本文:
_ _ _ _

医療現場でも労働災害が認定されるようになり、労働基準法や労働安全衛生法等の労働法規を遵守することが求められるようになってきています。
医師は長時間勤務が社会問題化しているので、医師本人の労働衛生面も患者の医療安全面でも労務管理を徹底することが求められるでしょう。
医師に対する安全配慮義務違反
もしも医師が長時間労働で過労死、または自殺した場合、労働者災害補償保険法に基づいて業務災害や通勤災害と認定され労働者やその遺族に保険給付が支給されます。
使用者である病院は、安全配慮義務違反で損害賠償請求を受ける可能性もありますので十分な注意が必要な上に、医療機関で安全配慮義務を考える際に院内暴力が起きない策も講じておく必要があります。
・安全配慮義務とは
会社が従業員に対し、安全・健康に働くことができるよう配慮する義務を安全配慮義務といいます。使用者は労働者の生命や安全を確保できるように配慮し、労働環境を整備することが求められます。
医療機関での安全配慮の必要性
医療機関で問題として多く取り上げられるのが院内暴力の問題です。平成 25 年に実施された私大病院医療安全推進連絡会議共同研究の調査による結果を見ると、都内私立大附属病院11 施設の職員22,738 人の中で、過去1年間に院内暴力を受けたことがあると回答したのは44.3%にあたる179人です。
医療機関における院内暴力とは?
医療機関で患者やその家族などが病院で勤務する職員に、暴言や暴力、脅迫、セクシャルハラスメントなどの行為があれば院内暴力だと判断されます。このような行為は、職員の心身に影響を与えることで安全で質の高い看護などの妨げになります。
医療機関の院内暴力は10 年以上前から問題視されており、既に看護協会などで対策が議論されています。しかし有効な対策は行われておらず、ほとんどの医療機関で院内暴力の問題が生じていると言えるでしょう。
なぜ院内暴力が起きるのか
そもそも患者に悪意がなくても、待ち時間が長くなったことで苛立ちが怒りに変わり暴力として表に出るケースもあれば、認知症や精神障害を患っていることで起こる暴力のケースもあるようです。
これまで院内暴力が起きるのは、医療機関の中でも救急外来や精神科など特定された場所でしたが、近年では患者のニーズや医療提供体制に変化があったことで、全ての診療科、健診施設、介護施設などでも起きている問題になっています。

_ _ _ _

提供データ:
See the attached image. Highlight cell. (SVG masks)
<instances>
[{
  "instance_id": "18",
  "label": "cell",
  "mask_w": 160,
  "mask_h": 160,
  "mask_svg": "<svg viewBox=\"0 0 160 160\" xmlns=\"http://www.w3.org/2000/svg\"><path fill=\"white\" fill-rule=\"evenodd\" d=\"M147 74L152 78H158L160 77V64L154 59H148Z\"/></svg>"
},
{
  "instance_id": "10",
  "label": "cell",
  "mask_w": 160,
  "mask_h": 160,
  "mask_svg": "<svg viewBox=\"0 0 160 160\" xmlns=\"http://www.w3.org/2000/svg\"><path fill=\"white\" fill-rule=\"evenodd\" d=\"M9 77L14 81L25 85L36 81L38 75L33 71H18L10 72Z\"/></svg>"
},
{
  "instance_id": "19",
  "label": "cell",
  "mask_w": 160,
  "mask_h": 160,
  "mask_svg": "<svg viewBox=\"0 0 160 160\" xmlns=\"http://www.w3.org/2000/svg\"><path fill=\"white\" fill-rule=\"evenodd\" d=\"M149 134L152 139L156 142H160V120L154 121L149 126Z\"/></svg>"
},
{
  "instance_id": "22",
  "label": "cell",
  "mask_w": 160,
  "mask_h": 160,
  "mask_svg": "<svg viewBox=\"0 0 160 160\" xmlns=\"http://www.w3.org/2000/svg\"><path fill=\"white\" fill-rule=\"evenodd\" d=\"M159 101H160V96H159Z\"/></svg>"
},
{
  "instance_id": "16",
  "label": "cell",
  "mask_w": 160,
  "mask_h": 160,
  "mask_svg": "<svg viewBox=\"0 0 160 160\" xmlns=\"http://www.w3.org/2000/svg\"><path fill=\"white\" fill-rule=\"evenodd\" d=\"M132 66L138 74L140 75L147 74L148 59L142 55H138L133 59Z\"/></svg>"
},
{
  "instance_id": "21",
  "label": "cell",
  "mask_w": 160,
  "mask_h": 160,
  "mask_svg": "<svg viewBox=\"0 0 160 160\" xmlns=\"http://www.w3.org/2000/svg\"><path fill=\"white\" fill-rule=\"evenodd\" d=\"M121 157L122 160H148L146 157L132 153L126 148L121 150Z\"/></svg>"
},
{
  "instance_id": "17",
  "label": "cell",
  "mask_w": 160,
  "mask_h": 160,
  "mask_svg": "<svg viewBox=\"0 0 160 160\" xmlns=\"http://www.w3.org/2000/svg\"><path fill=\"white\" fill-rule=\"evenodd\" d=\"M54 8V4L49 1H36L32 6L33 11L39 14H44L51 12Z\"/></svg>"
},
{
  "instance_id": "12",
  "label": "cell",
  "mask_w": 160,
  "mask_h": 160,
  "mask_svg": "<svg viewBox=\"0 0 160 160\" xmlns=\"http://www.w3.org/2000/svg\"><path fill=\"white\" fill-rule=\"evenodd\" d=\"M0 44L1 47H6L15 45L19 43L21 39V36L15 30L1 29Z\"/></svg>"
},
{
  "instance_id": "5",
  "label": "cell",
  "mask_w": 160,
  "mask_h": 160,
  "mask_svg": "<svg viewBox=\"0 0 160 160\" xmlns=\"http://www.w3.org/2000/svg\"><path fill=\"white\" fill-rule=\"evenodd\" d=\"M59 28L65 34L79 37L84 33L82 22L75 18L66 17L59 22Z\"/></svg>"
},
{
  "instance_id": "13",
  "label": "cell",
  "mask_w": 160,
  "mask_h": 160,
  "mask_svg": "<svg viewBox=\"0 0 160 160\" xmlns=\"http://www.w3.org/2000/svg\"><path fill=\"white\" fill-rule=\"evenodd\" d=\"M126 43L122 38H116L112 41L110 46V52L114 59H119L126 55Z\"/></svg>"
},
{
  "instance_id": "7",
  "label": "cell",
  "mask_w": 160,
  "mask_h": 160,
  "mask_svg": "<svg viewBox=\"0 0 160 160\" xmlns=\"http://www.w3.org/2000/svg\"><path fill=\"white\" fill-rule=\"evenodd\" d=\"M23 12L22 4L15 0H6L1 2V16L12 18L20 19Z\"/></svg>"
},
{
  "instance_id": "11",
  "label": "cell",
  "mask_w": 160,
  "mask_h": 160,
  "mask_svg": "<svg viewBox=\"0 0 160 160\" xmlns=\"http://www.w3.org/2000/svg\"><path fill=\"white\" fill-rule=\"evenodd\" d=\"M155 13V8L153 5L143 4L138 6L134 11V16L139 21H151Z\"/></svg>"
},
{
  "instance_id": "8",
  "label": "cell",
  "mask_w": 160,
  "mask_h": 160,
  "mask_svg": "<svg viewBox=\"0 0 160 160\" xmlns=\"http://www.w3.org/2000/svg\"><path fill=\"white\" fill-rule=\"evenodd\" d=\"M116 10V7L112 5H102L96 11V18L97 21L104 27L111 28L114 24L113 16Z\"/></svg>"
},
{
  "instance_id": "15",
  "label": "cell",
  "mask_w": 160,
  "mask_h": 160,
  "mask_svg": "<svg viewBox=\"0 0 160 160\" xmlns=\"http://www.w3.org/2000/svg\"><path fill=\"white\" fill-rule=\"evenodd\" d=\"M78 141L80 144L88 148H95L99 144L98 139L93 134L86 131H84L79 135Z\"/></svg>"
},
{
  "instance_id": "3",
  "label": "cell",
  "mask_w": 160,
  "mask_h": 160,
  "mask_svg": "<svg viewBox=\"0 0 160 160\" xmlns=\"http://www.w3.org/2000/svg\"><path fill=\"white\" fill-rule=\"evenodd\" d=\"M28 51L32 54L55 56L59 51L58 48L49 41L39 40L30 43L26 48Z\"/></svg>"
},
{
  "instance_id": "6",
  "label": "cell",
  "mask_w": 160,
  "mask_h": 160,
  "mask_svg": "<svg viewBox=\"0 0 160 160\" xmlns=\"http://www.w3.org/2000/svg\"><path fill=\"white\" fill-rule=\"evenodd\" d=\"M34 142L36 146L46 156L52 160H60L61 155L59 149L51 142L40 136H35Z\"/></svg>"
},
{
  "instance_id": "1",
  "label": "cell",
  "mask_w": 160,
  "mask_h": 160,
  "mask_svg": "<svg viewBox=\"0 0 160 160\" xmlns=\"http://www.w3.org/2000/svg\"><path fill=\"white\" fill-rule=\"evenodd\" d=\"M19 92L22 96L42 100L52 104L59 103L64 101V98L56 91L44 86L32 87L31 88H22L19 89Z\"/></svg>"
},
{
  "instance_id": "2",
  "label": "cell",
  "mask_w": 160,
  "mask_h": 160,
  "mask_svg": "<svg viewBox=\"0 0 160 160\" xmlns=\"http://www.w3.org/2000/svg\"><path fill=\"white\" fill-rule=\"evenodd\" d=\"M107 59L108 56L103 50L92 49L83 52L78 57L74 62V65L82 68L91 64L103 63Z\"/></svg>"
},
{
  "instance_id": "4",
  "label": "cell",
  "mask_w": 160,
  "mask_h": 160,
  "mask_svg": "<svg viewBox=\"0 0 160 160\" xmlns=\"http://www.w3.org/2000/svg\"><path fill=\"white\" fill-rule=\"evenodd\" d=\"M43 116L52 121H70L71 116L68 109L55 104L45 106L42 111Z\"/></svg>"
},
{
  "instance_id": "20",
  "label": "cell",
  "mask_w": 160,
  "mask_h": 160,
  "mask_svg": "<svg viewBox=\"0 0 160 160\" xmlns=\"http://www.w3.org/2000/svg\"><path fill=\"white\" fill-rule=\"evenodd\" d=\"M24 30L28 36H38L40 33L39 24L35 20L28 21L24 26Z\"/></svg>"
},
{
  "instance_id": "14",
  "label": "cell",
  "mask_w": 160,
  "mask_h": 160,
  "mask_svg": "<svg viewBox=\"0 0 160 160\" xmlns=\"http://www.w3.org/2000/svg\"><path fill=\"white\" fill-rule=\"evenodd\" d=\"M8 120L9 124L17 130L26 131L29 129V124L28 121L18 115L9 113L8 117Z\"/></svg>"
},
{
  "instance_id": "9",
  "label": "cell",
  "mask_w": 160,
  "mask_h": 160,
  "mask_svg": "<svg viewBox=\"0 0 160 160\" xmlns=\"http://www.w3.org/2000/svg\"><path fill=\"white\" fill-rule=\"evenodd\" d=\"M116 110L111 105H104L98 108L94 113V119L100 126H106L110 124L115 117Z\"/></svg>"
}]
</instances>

_ _ _ _

課題について: 上記の本文のうち、「医療機関における院内暴力とは?」から「きている問題になっています。」までの部分を、両端の語句も含めてそのまま抜き出してください。

解答:
医療機関における院内暴力とは?
医療機関で患者やその家族などが病院で勤務する職員に、暴言や暴力、脅迫、セクシャルハラスメントなどの行為があれば院内暴力だと判断されます。このような行為は、職員の心身に影響を与えることで安全で質の高い看護などの妨げになります。
医療機関の院内暴力は10 年以上前から問題視されており、既に看護協会などで対策が議論されています。しかし有効な対策は行われておらず、ほとんどの医療機関で院内暴力の問題が生じていると言えるでしょう。
なぜ院内暴力が起きるのか
そもそも患者に悪意がなくても、待ち時間が長くなったことで苛立ちが怒りに変わり暴力として表に出るケースもあれば、認知症や精神障害を患っていることで起こる暴力のケースもあるようです。
これまで院内暴力が起きるのは、医療機関の中でも救急外来や精神科など特定された場所でしたが、近年では患者のニーズや医療提供体制に変化があったことで、全ての診療科、健診施設、介護施設などでも起きている問題になっています。